### OBJECTIVE
Reproduce the lines below, switching each occurrence of "child's arm" to "child's forearm" and leaving everything else as it is.

### DATA TO USE
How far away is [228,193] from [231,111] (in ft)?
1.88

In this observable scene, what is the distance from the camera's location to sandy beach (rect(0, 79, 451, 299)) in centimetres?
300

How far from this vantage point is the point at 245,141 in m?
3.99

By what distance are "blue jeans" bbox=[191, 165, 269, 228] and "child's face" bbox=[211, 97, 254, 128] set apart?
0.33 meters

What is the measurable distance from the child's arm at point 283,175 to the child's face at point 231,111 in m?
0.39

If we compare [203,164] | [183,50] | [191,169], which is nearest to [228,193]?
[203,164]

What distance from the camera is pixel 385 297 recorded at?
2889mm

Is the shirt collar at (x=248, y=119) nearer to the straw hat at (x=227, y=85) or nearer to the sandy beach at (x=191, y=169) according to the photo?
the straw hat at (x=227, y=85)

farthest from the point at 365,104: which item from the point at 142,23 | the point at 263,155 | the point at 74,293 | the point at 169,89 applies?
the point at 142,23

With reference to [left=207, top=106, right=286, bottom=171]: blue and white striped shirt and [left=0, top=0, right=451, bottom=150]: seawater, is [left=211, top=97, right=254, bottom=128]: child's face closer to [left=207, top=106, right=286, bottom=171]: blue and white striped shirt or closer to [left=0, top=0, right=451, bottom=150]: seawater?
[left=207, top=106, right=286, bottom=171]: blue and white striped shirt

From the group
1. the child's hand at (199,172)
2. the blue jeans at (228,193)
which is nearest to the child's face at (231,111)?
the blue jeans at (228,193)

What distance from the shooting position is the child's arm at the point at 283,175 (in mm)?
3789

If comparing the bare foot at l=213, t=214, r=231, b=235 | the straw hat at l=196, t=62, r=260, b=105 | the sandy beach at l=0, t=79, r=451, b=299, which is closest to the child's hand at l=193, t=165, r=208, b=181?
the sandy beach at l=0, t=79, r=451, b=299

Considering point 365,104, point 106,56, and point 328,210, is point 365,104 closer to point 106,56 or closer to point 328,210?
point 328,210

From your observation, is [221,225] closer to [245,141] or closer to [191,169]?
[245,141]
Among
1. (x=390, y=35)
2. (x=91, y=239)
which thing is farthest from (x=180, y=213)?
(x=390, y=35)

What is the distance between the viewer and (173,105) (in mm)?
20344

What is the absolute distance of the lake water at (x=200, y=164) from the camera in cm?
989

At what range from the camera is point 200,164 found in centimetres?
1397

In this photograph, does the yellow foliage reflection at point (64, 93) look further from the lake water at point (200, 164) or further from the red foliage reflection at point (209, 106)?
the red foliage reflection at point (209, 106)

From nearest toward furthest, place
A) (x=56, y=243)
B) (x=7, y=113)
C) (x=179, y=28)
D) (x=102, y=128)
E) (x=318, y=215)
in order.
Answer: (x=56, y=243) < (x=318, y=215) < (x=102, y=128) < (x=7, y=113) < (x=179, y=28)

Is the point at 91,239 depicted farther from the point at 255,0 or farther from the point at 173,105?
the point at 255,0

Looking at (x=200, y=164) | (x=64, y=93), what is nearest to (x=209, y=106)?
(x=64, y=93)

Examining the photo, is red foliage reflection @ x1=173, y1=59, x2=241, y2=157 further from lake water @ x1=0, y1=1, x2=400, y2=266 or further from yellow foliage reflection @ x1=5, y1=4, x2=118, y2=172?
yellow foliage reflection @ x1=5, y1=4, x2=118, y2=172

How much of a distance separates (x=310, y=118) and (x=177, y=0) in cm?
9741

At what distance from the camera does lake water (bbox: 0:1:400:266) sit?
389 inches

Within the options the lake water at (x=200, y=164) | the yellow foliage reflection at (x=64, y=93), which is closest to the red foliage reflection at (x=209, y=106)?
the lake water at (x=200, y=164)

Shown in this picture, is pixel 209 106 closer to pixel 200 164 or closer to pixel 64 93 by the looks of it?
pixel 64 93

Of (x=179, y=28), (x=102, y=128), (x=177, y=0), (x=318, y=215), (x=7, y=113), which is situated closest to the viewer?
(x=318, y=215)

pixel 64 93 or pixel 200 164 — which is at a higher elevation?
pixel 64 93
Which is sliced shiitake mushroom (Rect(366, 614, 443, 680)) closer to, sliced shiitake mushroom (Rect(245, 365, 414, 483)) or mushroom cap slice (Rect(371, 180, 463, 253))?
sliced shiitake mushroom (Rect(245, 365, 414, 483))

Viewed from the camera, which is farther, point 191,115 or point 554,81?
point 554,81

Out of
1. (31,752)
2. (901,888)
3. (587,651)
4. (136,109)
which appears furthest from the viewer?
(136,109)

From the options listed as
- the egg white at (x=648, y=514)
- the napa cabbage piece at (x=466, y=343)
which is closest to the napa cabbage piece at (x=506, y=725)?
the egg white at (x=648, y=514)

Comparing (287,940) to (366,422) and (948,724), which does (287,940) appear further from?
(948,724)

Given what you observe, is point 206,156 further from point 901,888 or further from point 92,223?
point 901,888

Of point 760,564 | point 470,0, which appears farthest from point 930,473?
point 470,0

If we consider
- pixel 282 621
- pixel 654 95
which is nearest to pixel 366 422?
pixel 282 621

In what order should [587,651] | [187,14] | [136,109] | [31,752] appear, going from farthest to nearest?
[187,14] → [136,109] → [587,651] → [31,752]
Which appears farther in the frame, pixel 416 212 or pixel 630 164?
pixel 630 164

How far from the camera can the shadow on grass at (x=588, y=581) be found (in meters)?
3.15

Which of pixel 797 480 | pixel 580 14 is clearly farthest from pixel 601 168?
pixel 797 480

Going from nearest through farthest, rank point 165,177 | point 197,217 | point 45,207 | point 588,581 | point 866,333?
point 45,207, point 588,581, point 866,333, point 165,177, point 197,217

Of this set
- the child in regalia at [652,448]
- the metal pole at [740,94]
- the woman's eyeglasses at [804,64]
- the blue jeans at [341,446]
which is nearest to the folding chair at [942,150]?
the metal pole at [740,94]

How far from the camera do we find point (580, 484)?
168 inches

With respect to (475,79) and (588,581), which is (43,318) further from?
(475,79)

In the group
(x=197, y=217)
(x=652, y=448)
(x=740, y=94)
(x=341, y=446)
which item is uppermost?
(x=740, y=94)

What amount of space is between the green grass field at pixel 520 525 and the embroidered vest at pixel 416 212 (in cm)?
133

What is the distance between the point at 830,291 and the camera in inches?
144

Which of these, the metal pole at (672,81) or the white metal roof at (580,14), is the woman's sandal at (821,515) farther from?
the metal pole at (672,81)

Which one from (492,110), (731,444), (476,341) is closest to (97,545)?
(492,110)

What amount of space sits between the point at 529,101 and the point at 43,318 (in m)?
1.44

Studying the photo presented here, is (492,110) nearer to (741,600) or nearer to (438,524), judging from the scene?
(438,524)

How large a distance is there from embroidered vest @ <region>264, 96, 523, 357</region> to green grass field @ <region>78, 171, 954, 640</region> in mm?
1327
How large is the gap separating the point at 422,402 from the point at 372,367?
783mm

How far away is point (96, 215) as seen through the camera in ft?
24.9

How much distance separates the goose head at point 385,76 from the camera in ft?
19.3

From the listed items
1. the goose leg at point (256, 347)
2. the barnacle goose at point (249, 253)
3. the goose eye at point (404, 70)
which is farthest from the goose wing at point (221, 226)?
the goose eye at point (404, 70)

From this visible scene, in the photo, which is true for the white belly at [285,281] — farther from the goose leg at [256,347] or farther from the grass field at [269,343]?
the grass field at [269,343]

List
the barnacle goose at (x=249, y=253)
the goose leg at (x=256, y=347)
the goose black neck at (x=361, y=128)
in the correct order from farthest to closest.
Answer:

### TASK RESULT
How far away is [228,193] from [231,111] (in ft)?
1.88

In this observable scene, what is the distance from the camera's location to sandy beach (rect(0, 79, 451, 299)) in centimetres?
300

How far from this vantage point is the point at 245,141 in m?
3.99

By what distance are "blue jeans" bbox=[191, 165, 269, 228] and "child's face" bbox=[211, 97, 254, 128] set apart?
0.33 meters

What is the measurable distance from the child's forearm at point 283,175 to the child's face at point 231,111 in m?
0.39

If we compare [203,164] | [183,50] | [191,169], which is nearest to [228,193]?
[203,164]

What distance from the camera is pixel 385 297 recorded at?
2889mm

Is the shirt collar at (x=248, y=119) nearer to the straw hat at (x=227, y=85) or nearer to the sandy beach at (x=191, y=169) according to the photo?
the straw hat at (x=227, y=85)

farthest from the point at 365,104: which item from the point at 142,23 | the point at 263,155 | the point at 74,293 | the point at 169,89 applies?
the point at 142,23

With reference to [left=207, top=106, right=286, bottom=171]: blue and white striped shirt and [left=0, top=0, right=451, bottom=150]: seawater, is [left=211, top=97, right=254, bottom=128]: child's face closer to [left=207, top=106, right=286, bottom=171]: blue and white striped shirt or closer to [left=0, top=0, right=451, bottom=150]: seawater?
[left=207, top=106, right=286, bottom=171]: blue and white striped shirt

From the group
1. the child's hand at (199,172)
2. the blue jeans at (228,193)
which is nearest to the child's face at (231,111)?
the blue jeans at (228,193)

What distance from the shooting position is the child's forearm at the point at 283,175 (in mm)?
3789

If comparing the bare foot at l=213, t=214, r=231, b=235 | the straw hat at l=196, t=62, r=260, b=105 | the sandy beach at l=0, t=79, r=451, b=299, which is closest to the child's hand at l=193, t=165, r=208, b=181?
the sandy beach at l=0, t=79, r=451, b=299

Considering point 365,104, point 106,56, and point 328,210, is point 365,104 closer to point 106,56 or closer to point 328,210?
point 328,210

From your observation, is [221,225] closer to [245,141] or closer to [191,169]?
[245,141]
Among
1. (x=390, y=35)
2. (x=91, y=239)
which thing is farthest from (x=180, y=213)?
(x=390, y=35)

What is the distance between the viewer and (173,105) (in mm)?
20344

What is the absolute distance of the lake water at (x=200, y=164) from the camera in cm?
989

At what range from the camera is point 200,164 found in centimetres?
1397

In this photograph, does the yellow foliage reflection at point (64, 93) look further from the lake water at point (200, 164) or further from the red foliage reflection at point (209, 106)?
the red foliage reflection at point (209, 106)

From nearest toward furthest, place
A) (x=56, y=243)
B) (x=7, y=113)
C) (x=179, y=28)
D) (x=102, y=128)
E) (x=318, y=215)
in order.
Answer: (x=56, y=243) < (x=318, y=215) < (x=102, y=128) < (x=7, y=113) < (x=179, y=28)

Is the point at 91,239 depicted farther from the point at 255,0 or farther from the point at 173,105?
the point at 255,0

Looking at (x=200, y=164) | (x=64, y=93), what is nearest to (x=209, y=106)?
(x=64, y=93)

Examining the photo, is red foliage reflection @ x1=173, y1=59, x2=241, y2=157 further from lake water @ x1=0, y1=1, x2=400, y2=266 or further from yellow foliage reflection @ x1=5, y1=4, x2=118, y2=172?
yellow foliage reflection @ x1=5, y1=4, x2=118, y2=172

How much of a distance separates (x=310, y=118) and (x=177, y=0) in cm?
9741

At what distance from the camera does lake water (bbox: 0:1:400:266) sit?
389 inches

Within the options the lake water at (x=200, y=164) | the yellow foliage reflection at (x=64, y=93), which is closest to the red foliage reflection at (x=209, y=106)?
the lake water at (x=200, y=164)

Shown in this picture, is pixel 209 106 closer to pixel 200 164 or closer to pixel 64 93 by the looks of it?
pixel 64 93

Of (x=179, y=28), (x=102, y=128), (x=177, y=0), (x=318, y=215), (x=7, y=113), which is situated closest to the viewer?
(x=318, y=215)

pixel 64 93 or pixel 200 164 — which is at a higher elevation?
pixel 64 93
Which is sliced shiitake mushroom (Rect(366, 614, 443, 680)) closer to, sliced shiitake mushroom (Rect(245, 365, 414, 483)) or mushroom cap slice (Rect(371, 180, 463, 253))?
sliced shiitake mushroom (Rect(245, 365, 414, 483))

Viewed from the camera, which is farther, point 191,115 or point 554,81?
point 554,81

Out of
1. (31,752)
2. (901,888)
3. (587,651)
4. (136,109)
which appears furthest from the viewer?
(136,109)

From the options listed as
- the egg white at (x=648, y=514)
- the napa cabbage piece at (x=466, y=343)
which is closest to the napa cabbage piece at (x=506, y=725)?
the egg white at (x=648, y=514)

Comparing (287,940) to (366,422) and (948,724), which does (287,940) appear further from?
(948,724)

Given what you observe, is point 206,156 further from point 901,888 or further from point 92,223?
point 901,888

Of point 760,564 | point 470,0, which appears farthest from point 930,473?
point 470,0

If we consider
- pixel 282 621
- pixel 654 95
which is nearest to pixel 366 422?
pixel 282 621

In what order should [587,651] | [187,14] | [136,109] | [31,752] appear, going from farthest to nearest?
[187,14] → [136,109] → [587,651] → [31,752]
Which appears farther in the frame, pixel 416 212 or pixel 630 164?
pixel 630 164

How far from the camera can the shadow on grass at (x=588, y=581) be found (in meters)?
3.15

Which of pixel 797 480 | pixel 580 14 is clearly farthest from pixel 601 168?
pixel 797 480

Going from nearest through farthest, rank point 165,177 | point 197,217 | point 45,207 | point 588,581 | point 866,333?
point 45,207, point 588,581, point 866,333, point 165,177, point 197,217

Of this set
- the child in regalia at [652,448]
- the metal pole at [740,94]
- the woman's eyeglasses at [804,64]
- the blue jeans at [341,446]
which is nearest to the folding chair at [942,150]?
the metal pole at [740,94]

How far from the camera do we find point (580, 484)?
168 inches

With respect to (475,79) and (588,581), which is (43,318) further from?
(475,79)

In the group
(x=197, y=217)
(x=652, y=448)
(x=740, y=94)
(x=341, y=446)
which item is uppermost?
(x=740, y=94)

What amount of space is between the green grass field at pixel 520 525 and the embroidered vest at pixel 416 212 (in cm)?
133

What is the distance between the point at 830,291 and the camera in inches?
144

Which of these, the metal pole at (672,81) or the white metal roof at (580,14), is the woman's sandal at (821,515) farther from?
the metal pole at (672,81)

Which one from (492,110), (731,444), (476,341) is closest to (97,545)?
(492,110)

What amount of space sits between the point at 529,101 and the point at 43,318 (in m)?
1.44

Studying the photo presented here, is (492,110) nearer to (741,600) or nearer to (438,524), judging from the scene?
(438,524)

How large a distance is there from embroidered vest @ <region>264, 96, 523, 357</region> to green grass field @ <region>78, 171, 954, 640</region> in mm?
1327
How large is the gap separating the point at 422,402 from the point at 372,367?
783mm

How far away is point (96, 215) as seen through the camera in ft?
24.9

How much distance separates the goose head at point 385,76 from the camera in ft?
19.3

From the listed items
1. the goose leg at point (256, 347)
2. the barnacle goose at point (249, 253)
3. the goose eye at point (404, 70)
which is farthest from the goose wing at point (221, 226)?
the goose eye at point (404, 70)

From this visible scene, in the photo, which is true for the white belly at [285,281] — farther from the goose leg at [256,347] or farther from the grass field at [269,343]?
the grass field at [269,343]

List
the barnacle goose at (x=249, y=253)
the goose leg at (x=256, y=347)
the goose black neck at (x=361, y=128)
in the correct order from farthest to closest.
Answer:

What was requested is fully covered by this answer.